Sonra bir gün, Cumalı’nın anacığı, kendini sokakta bulmuş…
– Aynı kişiler, yalnız Türk çiftçisi için değil, dünya için ‘bilimsel tarım modeli’ olan çiftliğin kuruluş amacını umursamamışlar. Annemin mütevazı yuvasının da bulunduğu yere dev bir saray yaptırmışlar. Yüksek yargıçlar, ‘yıkılsın’ kararı vermişler ama hukuk, o sarayın yüce duvarlarını aşamamış.
Bir süre sokaklarda açlıkla boğuşan annemi neyse ki bir hayvansever sahiplenip Ankara’dan İstanbul’a getirmiş.
Cumalı, artık ‘kediler kenti’nin bir varoş semtindeki kabadayının kedisiydi. Sahibi içkici, kumarbaz, zorba biriydi ama Cumalı’ya karşı sevgi doluydu. Her gece kurduğu çilingir sofrasına onu da oturturdu. Sakatat fiyatları yanına yaklaşılmaz bir hâl alınca sofrada ciğeri ara ki bulasın! Ama, sahibi ne yiyorsa daha doğrusu mezesi neyse Cumali’ye de ondan cömertçe ikram ediyordu. Çok şaşırabilirsiniz ama rakı dâhil. Kadeh olarak kullandığı ince belli çay bardağının tabağına sulandırılmış rakı döker, Cumali’nin önüne koyardı. Önceleri anason kokusundan pek hoşlanmayan dostumuz, zamanla rakı yalamalara doymayan bir tiryaki olup çıkmıştı.
DİNİBÜTÜN ABDÜLBAKİ
Abdülbaki de mavi gözlü, ilk bakışta kül rengi ancak hareket ettikçe ortaya çıkan menevişleri koyu türbe yeşiline çalan özgün renkte bir erkek kediydi. Ankara’da, dindar bir ortamda doğup büyümüştü.
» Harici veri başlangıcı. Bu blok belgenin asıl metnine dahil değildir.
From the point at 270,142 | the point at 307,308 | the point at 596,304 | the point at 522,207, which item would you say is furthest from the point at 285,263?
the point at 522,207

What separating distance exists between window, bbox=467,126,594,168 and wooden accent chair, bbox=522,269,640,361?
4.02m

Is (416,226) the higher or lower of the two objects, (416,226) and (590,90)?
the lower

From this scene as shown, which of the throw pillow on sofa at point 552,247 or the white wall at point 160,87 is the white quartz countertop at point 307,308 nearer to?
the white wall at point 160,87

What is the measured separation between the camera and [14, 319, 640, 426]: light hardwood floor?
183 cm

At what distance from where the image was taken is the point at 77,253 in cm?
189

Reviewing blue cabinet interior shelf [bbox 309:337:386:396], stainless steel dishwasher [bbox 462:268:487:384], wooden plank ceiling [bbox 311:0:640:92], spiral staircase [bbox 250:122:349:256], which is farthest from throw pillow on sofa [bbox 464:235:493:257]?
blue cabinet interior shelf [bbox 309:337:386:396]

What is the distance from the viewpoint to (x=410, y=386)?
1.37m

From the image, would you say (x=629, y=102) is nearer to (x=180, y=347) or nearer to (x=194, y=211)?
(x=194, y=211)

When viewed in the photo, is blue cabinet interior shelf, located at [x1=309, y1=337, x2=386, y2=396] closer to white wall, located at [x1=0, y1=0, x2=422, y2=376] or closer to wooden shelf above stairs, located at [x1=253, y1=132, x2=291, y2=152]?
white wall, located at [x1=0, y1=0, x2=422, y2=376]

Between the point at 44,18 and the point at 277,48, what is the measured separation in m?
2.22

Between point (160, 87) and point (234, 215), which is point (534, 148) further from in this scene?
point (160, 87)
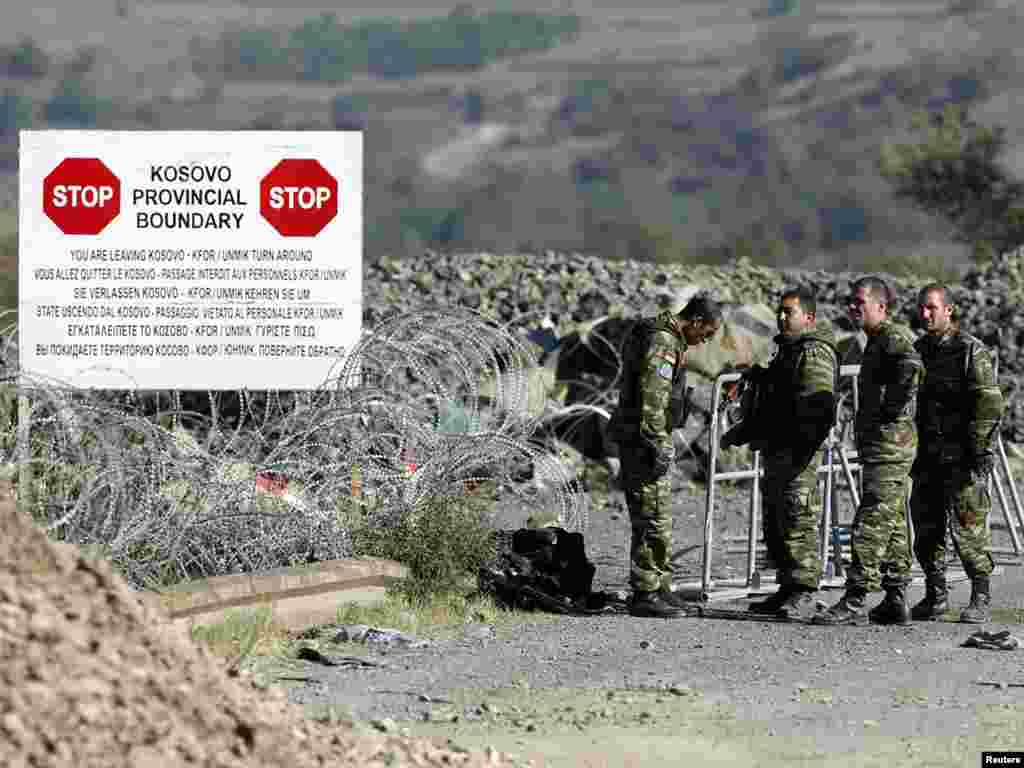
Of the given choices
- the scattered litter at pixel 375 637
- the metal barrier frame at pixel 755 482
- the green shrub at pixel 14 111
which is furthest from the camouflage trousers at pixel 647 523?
the green shrub at pixel 14 111

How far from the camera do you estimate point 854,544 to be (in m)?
10.6

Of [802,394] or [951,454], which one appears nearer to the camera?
[802,394]

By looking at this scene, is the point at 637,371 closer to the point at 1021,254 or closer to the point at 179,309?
the point at 179,309

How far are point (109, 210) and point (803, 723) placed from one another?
5.67m

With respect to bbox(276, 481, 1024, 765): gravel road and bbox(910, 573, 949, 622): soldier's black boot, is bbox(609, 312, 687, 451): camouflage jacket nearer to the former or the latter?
bbox(276, 481, 1024, 765): gravel road

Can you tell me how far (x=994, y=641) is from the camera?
10.0m

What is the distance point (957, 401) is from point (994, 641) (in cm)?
137

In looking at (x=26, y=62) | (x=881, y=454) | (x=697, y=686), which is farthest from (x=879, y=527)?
(x=26, y=62)

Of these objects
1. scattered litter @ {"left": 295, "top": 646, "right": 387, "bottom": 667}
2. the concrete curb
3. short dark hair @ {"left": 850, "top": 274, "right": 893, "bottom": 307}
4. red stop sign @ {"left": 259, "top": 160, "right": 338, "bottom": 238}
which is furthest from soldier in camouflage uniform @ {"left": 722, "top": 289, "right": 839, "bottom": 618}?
red stop sign @ {"left": 259, "top": 160, "right": 338, "bottom": 238}

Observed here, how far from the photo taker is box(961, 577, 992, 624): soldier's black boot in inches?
427

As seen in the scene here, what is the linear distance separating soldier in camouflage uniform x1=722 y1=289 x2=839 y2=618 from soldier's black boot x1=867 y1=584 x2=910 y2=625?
0.35 m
Onun serüveninde ise ‘nankör’ diye nitelenip İstanbul’a sürülmek vardı.
Evet, Abdülbaki Diyanet’in kedisiydi. Bu kurumumuzun gazetelerde yayımlanan yemek listelerini görenler anımsarlar; yöneticileri ve personeli yani hacı – hocalar, haftanın dört günü kırmızı etle besleniyorlardı. Boşuna dememişler; erbap olan kebap yer!
Ama Allah’ı var; Abdülbaki, adalet anlayışı yüksek bir kediydi; ‘biri yer biri bakar, kıyamet ondan kopar’. Arada bir çıktığı sokakta hayvanların açlıkla pençeleştiğini gördükçe artıklarla bile olsa kendi ‘yediği önünde, yemediği ardında’ yaşamından rahatsızlık duymaya başladı.
— Bir gün etlerin tutulduğu soğuk hava deposuna sızıp bir tabla dolusu kuşbaşı eti sürükleye sürükleye sokağa çıkardım. Tabii, aç dostlarımız ânında üşüşerek tepsinin dibine darı ektiler. Bu durum, haftanın birkaç günü sürdü. Ama sonunda, tahmin edeceğin gibi, yakayı ele verdim. Tabii, yer misin, yemez misin!..
“PAHALILIK, ALLAH’TAN!”
Cumalı, sözünü kestiği Abdülbaki’ye sordu:
— İstanbul’un kenar semtlerinden birindeki küçük camiye bunun için sürgün edildin herhâlde?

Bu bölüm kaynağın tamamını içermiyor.